JuliaAI / MLJModelInterface.jl

Lightweight package to interface with MLJ
MIT License
37 stars 8 forks source link

invalid model parameters should either error or keep user arguments #162

Open ExpandingMan opened 2 years ago

ExpandingMan commented 2 years ago

I noticed today that if a model constructor fails parameter validation it reverts to the default with a warning.

I find this behavior confusing. Normally invalid constructors lead to an error. Alternatively, I can imagine getting frustrated if an overzealous maintainer improperly restricted a parameter range, in which case the thing to do would be to allow the user-provided argument with an error. Either way, reverting to the default seems like a very strange behavior, thoughts?

ablaom commented 2 years ago

This makes sense. As far as changing the behaviour of the @mlj_model macro, that will have to wait for the next breaking release, which won't be for a while.
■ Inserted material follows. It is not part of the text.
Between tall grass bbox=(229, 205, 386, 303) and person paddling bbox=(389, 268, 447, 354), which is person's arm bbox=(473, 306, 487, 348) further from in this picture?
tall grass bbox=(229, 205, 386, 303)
ExpandingMan commented 1 year ago

We hit another issue today which is related to this but not the same, see here and here.

I propose that always storing all parameters, while perhaps having noble intention, is likely to eternally be fraught with issues in practice. It just requires too much maintenance. Ideally, every model would ultimately provide access to its parameters, but sadly, this is not reality.

Note that, in addition to whatever issues that might have come up, there is probably a lot of extra effort spent in all the interfaces trying to keep things consistent that hasn't necessarily resulted in any issues being opened. Certainly I felt there were a lot of parameter acrobatics involved in MLJXGBoostInterface.jl as is evidenced in its current master.

It's not clear to me whether this issue has caused frustration for many others, but it's something I've been burned by a number of times as evidenced by this thread. I'm also not sure whether any decision should be made here without serious breakage, but it's probably worth thinking about.

ablaom commented 1 year ago

Thanks @ExpandingMan for these further thoughts. Sorry to hear about the parameter woes. Gradient boosters have a lot of them, that's for sure.

In my experience maintaining the MLJ ecosystem, this maintenance concern is particular to XGBoost, because it has so many parameters and because it wraps an algorithm in another language. In EvoTrees.jl the core algorithm struct, and the MLJ struct are the same, so there's no problem there. Most non booster models rarely have more than half a dozen parameters - maybe 10 or 11 at tops. Generally, when we've had to change the parameters or documentation it's been because of a breaking change to the core package that we had to deal with anyway.

On balance, I think the advantages of storing all the parameters in the stuct outweigh the maintenance concerns, painful as they are in you own case.

ExpandingMan commented 1 year ago

Fair enough. Seems like one of those things for which there is no good option, other than maybe raising awareness in packages that implement models to please be more transparent with model parameters as other interfaces probably want to know about them.